◆ **Task objective**: Lines from the one with "genus: Connochaetes" through the end of the records, and no others, are what the answer should contain, copied exactly; please keep pictures out.

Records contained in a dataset
------------------------
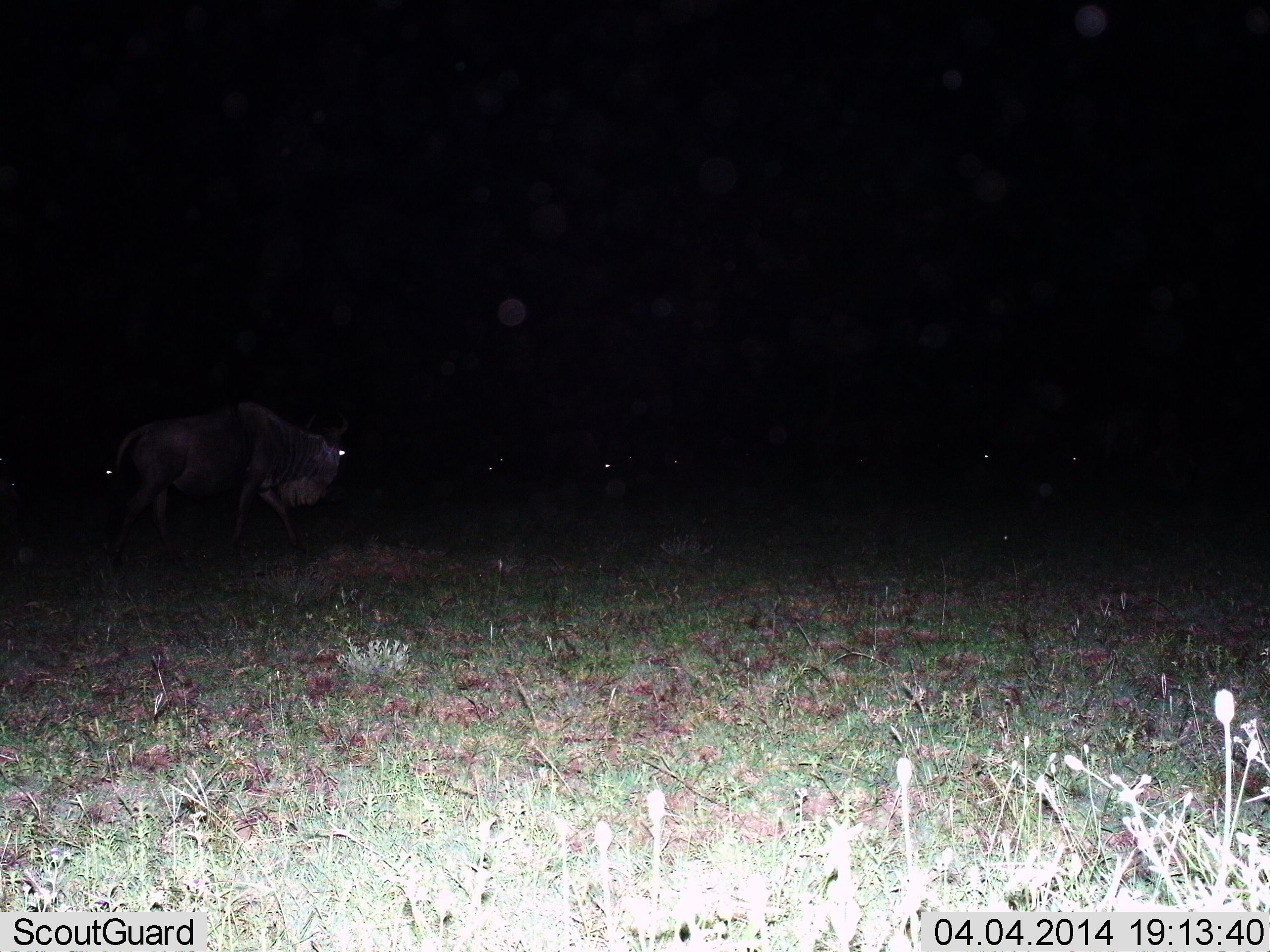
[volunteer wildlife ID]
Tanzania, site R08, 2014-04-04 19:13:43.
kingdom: Animalia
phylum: Chordata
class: Mammalia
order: Artiodactyla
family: Bovidae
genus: Connochaetes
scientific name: Connochaetes taurinus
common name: blue wildebeest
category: wildebeest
Wildebeest (blue wildebeest) (Connochaetes taurinus), count 3. Behavior (volunteer vote fractions): standing 20%, resting 20%, moving 70%, interacting 0%. Young present (vote fraction): 0%. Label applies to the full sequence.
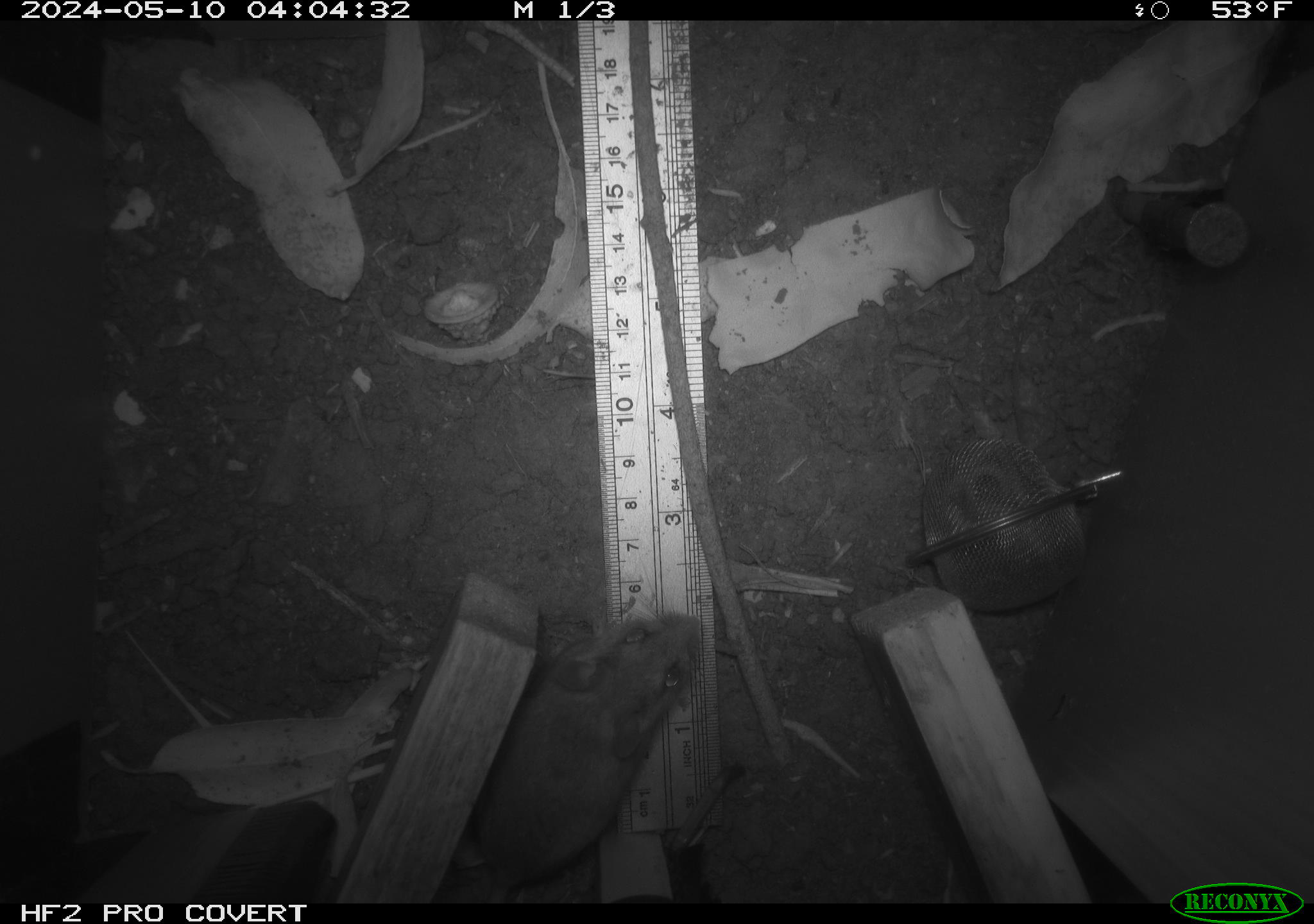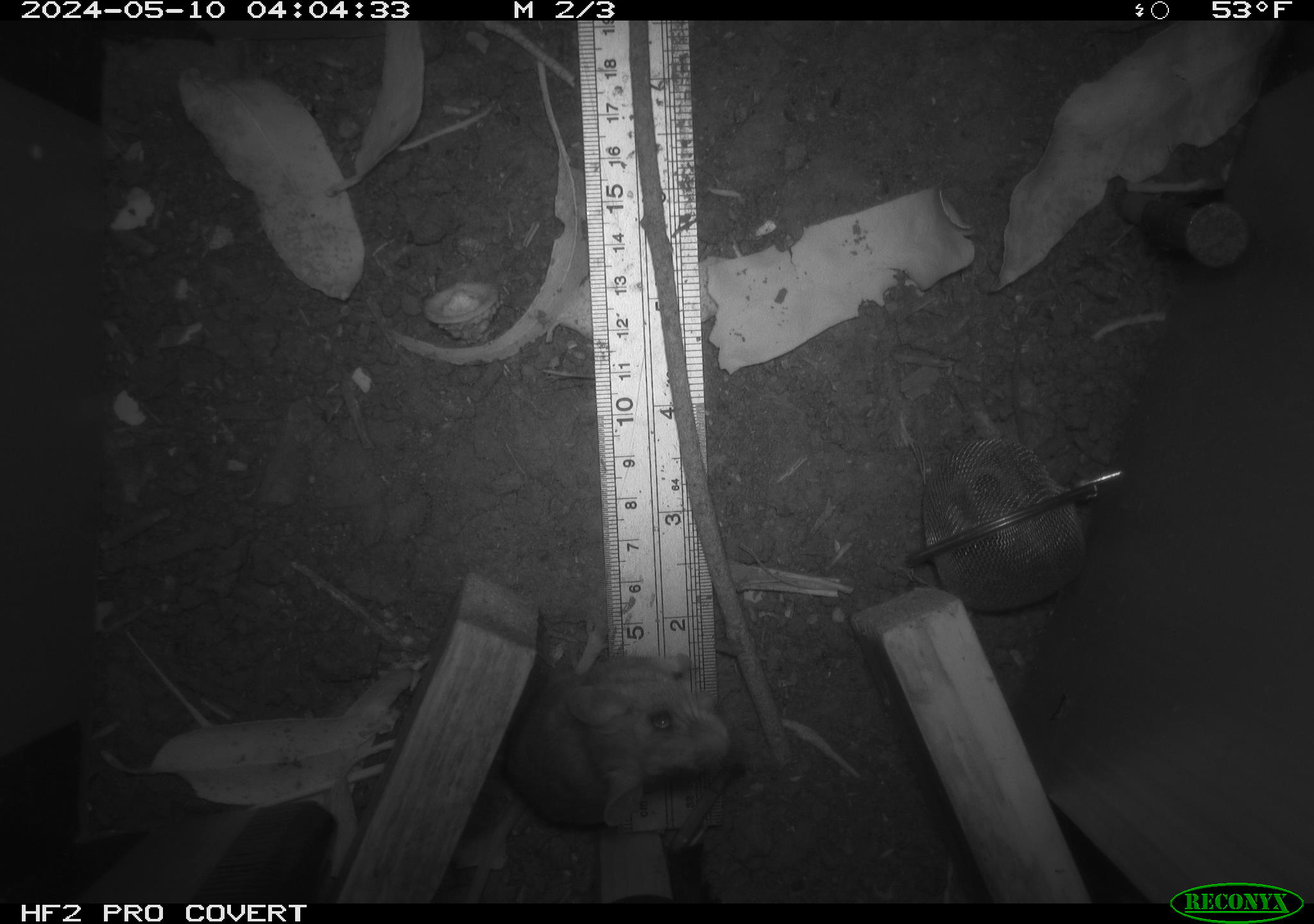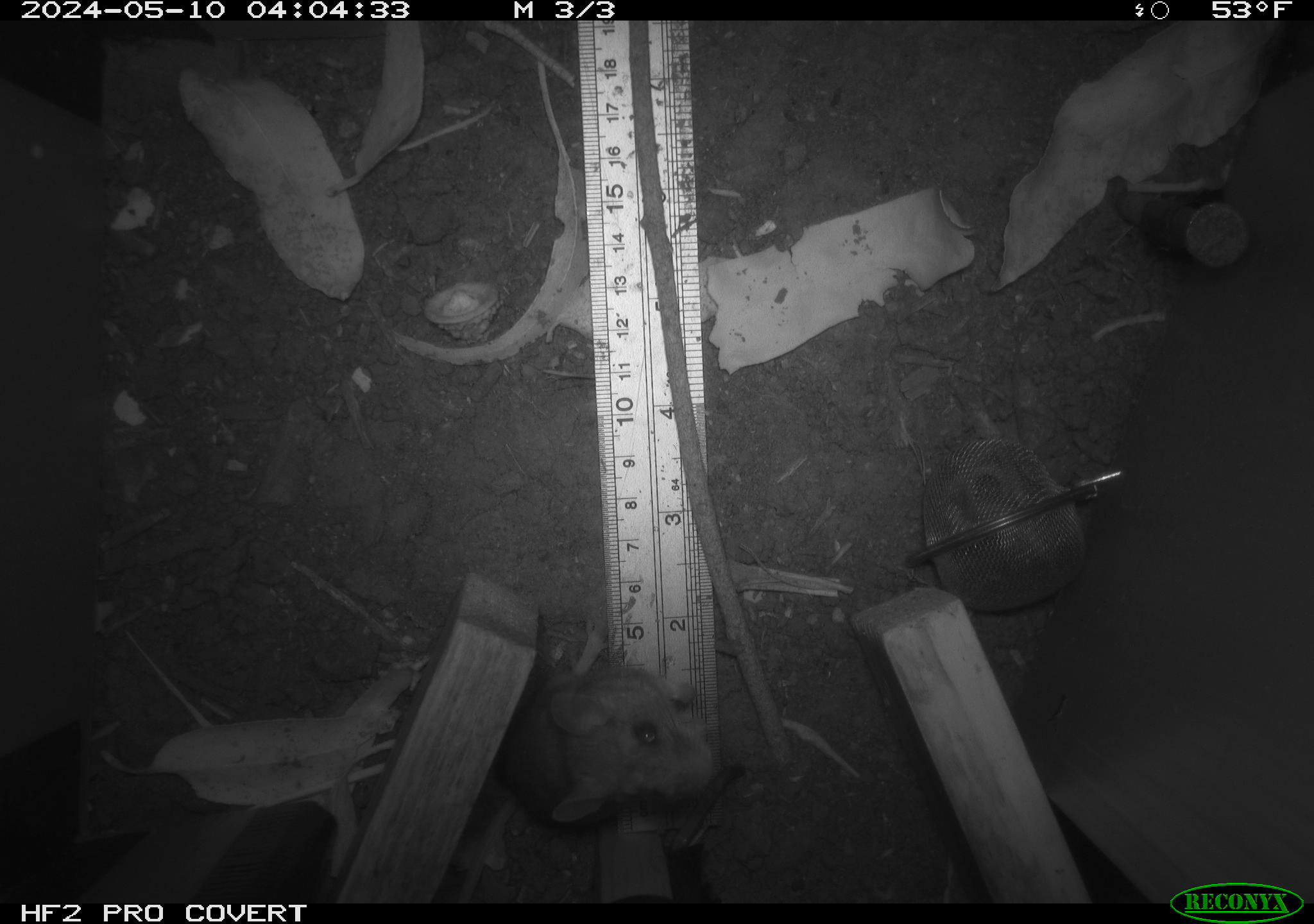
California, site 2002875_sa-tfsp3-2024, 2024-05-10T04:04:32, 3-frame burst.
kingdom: Animalia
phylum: Chordata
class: Mammalia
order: Rodentia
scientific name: Rodentia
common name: mouse species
------------------------
◆ **Your solution**:
genus: Connochaetes
scientific name: Connochaetes taurinus
common name: blue wildebeest
category: wildebeest
Wildebeest (blue wildebeest) (Connochaetes taurinus), count 3. Behavior (volunteer vote fractions): standing 20%, resting 20%, moving 70%, interacting 0%. Young present (vote fraction): 0%. Label applies to the full sequence.
California, site 2002875_sa-tfsp3-2024, 2024-05-10T04:04:32, 3-frame burst.
kingdom: Animalia
phylum: Chordata
class: Mammalia
order: Rodentia
scientific name: Rodentia
common name: mouse species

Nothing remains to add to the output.